Exercise instructions ::
Express the records' caption lines as a JSON list of strings, one string per line, with blank lines left out and the pictures omitted.

┏━━

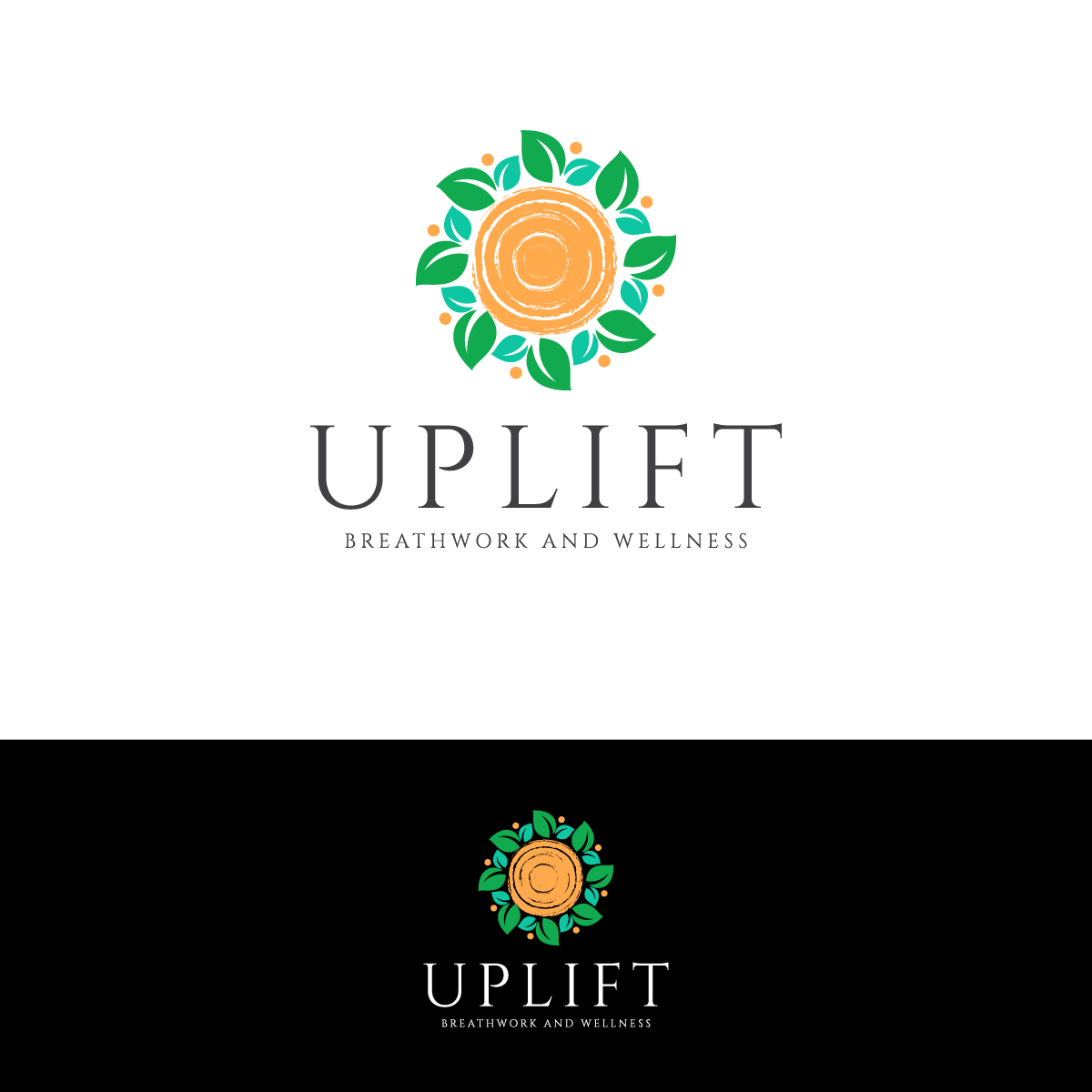 Logo Design by -:SD:- for this project | Design #26343608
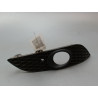 GRILLE VENTILATION PARE-CHOC AVD OPEL ASTRA III Phase 2 (H) 2007-2010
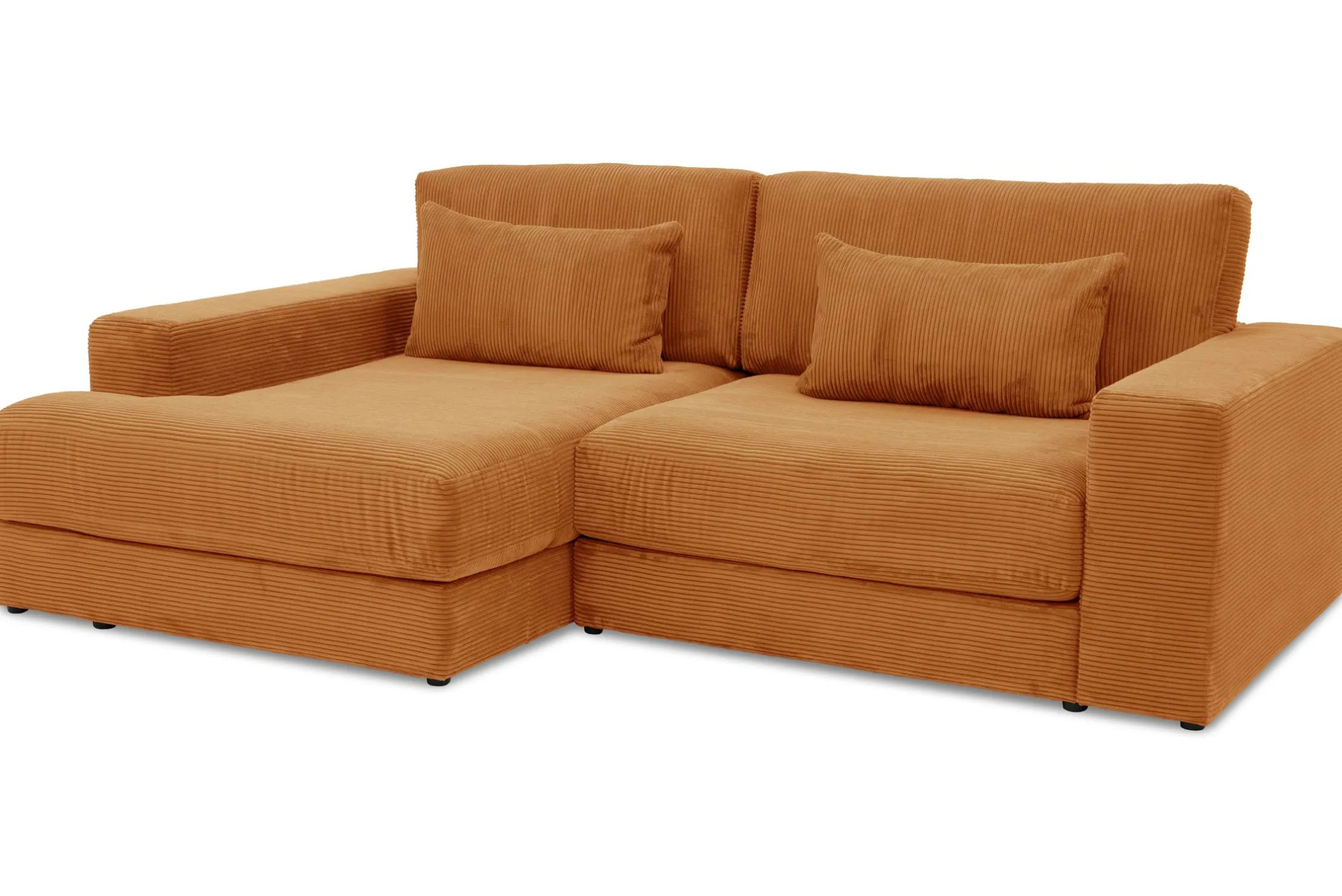 LoungebankGrande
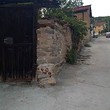 Rural house for sale in Vetren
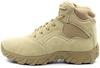 Magnum Boots Military Boots COBRA Desert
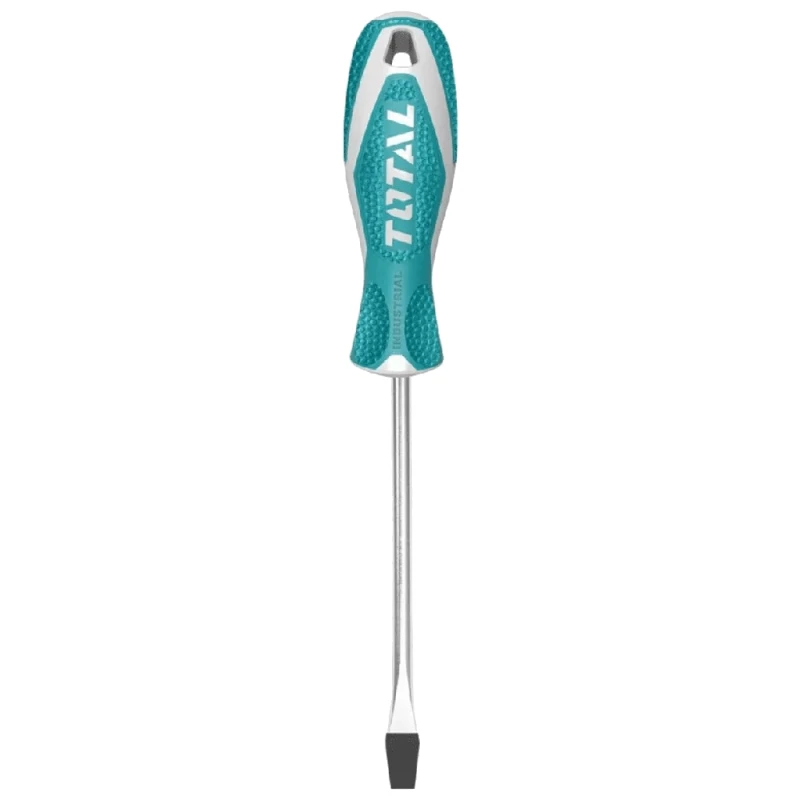 Винтоверт Total THT2146 P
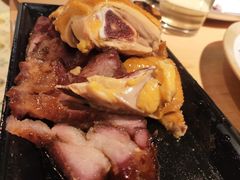 -裕.鹅庄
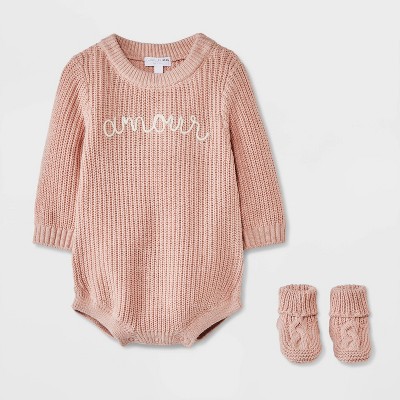 Baby girl clothes websites best sale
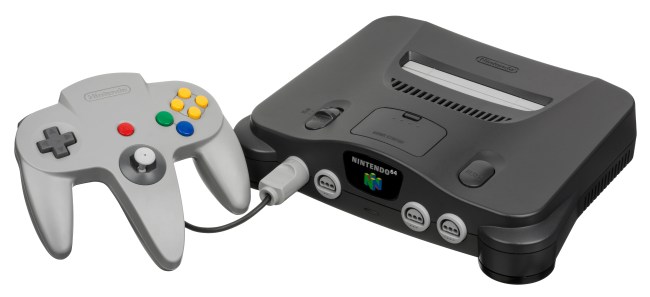 nintendo-64-system-shot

┗━━

Result for this exercise ::
[
  " Logo Design by -:SD:- for this project | Design #26343608",
  " GRILLE VENTILATION PARE-CHOC AVD OPEL ASTRA III Phase 2 (H) 2007-2010",
  " LoungebankGrande",
  " Rural house for sale in Vetren",
  " Magnum Boots Military Boots COBRA Desert",
  " Винтоверт Total THT2146 P",
  " -裕.鹅庄",
  " Baby girl clothes websites best sale",
  " nintendo-64-system-shot"
]